# SOURCE PASSAGE:
City Officials Blame Continental Airlines For FAA
Influence
A group of New Canaan,
CT city officials met on October 16 to approve an agreement that
would allow financing a lawsuit appealing a recent airspace design
by the Federal Aviation Administration.
New Canaan will join other cities in the region that are
concerned that new air traffic routing and will lower property
values due to noise pollution and are concerned about
environmental, and safety issues.
As ANN reported, the FAA
approved a plan in September that would allow planes on descent to
La Guardia Airport to be redirected over Southern Fairfield
County.
New Canaan city officials feel that Continental Airlines has
been fighting for another corridor into Newark Airport for over 10
years... and that the FAA has shifted aircraft easterly to
accommodate their request, according to a story in the New Canaan
Advertiser.
Voters in the town will have to approve an appropriation of
$75,000 on October 24, New Canaan's portion of a legal fee
schedule, and a contingency fee of $10,000 to join in the
challenge.
The FAA says it did extensive analysis and held more than 120
public meetings in five states throughout the environmental
process.
The airspace redesign involved a 31,000-square-mile area over
New York, New Jersey, Pennsylvania, Delaware and Connecticut with a
population of 29 million residents. Twenty-one airports were
included in the study.
Several other cities in the region have joined in the appeal.
Along with New Canaan, Darien, Greenwich, Stamford, Wilton,
Norwalk, Redding, Weston, Westport, Ridgefield, and Pound Ridge, NY
have joined combined forces into an action group called the
Alliance for Sensible Airspace Planning.
The group plans to split the legal costs of the court challenge
50/50 by allocation, and by population. Joining the suit are New
Jersey, New York and Pennsylvania Counties, according to the
Advertiser.

# WRITTEN TASK 1:
From the article, list every state that the airspace redesign area covered.

(Dataset rows)
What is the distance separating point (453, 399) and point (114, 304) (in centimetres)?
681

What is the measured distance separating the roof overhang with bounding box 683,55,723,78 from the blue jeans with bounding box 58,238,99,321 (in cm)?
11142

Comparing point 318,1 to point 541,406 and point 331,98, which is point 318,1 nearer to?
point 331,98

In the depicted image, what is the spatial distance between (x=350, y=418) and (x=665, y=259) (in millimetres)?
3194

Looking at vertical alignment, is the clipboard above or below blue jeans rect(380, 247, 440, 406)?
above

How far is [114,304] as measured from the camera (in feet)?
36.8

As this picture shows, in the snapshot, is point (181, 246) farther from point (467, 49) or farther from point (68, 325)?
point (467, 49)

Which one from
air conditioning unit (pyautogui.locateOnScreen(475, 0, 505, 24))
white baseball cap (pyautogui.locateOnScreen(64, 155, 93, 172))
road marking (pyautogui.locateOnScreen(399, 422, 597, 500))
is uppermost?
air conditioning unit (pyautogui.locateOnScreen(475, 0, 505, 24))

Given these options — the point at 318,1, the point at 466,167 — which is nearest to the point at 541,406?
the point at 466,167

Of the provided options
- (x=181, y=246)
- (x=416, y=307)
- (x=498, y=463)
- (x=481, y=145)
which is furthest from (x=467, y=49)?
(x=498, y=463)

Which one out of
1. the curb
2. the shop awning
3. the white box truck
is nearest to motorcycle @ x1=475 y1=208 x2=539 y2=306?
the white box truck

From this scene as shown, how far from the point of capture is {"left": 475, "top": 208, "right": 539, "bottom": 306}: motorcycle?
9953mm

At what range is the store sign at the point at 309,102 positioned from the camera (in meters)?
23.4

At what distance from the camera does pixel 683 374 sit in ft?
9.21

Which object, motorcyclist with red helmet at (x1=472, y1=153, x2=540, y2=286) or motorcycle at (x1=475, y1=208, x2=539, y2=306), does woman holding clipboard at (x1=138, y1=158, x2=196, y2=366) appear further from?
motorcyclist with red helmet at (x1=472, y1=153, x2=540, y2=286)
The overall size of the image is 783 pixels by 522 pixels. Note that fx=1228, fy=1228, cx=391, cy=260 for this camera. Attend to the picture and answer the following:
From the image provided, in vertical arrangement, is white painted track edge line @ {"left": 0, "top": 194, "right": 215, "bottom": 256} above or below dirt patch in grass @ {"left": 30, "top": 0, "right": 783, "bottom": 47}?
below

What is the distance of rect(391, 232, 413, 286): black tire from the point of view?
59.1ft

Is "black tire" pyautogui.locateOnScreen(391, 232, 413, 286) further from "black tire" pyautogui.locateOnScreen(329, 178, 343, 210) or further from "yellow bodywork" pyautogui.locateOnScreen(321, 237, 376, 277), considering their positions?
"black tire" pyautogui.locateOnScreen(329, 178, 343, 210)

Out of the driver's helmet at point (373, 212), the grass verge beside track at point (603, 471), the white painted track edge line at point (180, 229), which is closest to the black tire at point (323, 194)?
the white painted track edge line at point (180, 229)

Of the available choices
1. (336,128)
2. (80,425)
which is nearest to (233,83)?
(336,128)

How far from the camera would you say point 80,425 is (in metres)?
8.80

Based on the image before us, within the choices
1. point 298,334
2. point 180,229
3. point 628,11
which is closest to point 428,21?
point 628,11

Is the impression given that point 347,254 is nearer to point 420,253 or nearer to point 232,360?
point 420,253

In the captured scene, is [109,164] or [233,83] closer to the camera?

# WRITTEN TASK 2:
Find every line in the dataset rows that contains the word "does". Case counts.

# EXERCISE ANSWER 1:
New York, New Jersey, Pennsylvania, Delaware, Connecticut

# EXERCISE ANSWER 2:
At what distance from the camera does pixel 683 374 sit in ft?
Which object, motorcyclist with red helmet at (x1=472, y1=153, x2=540, y2=286) or motorcycle at (x1=475, y1=208, x2=539, y2=306), does woman holding clipboard at (x1=138, y1=158, x2=196, y2=366) appear further from?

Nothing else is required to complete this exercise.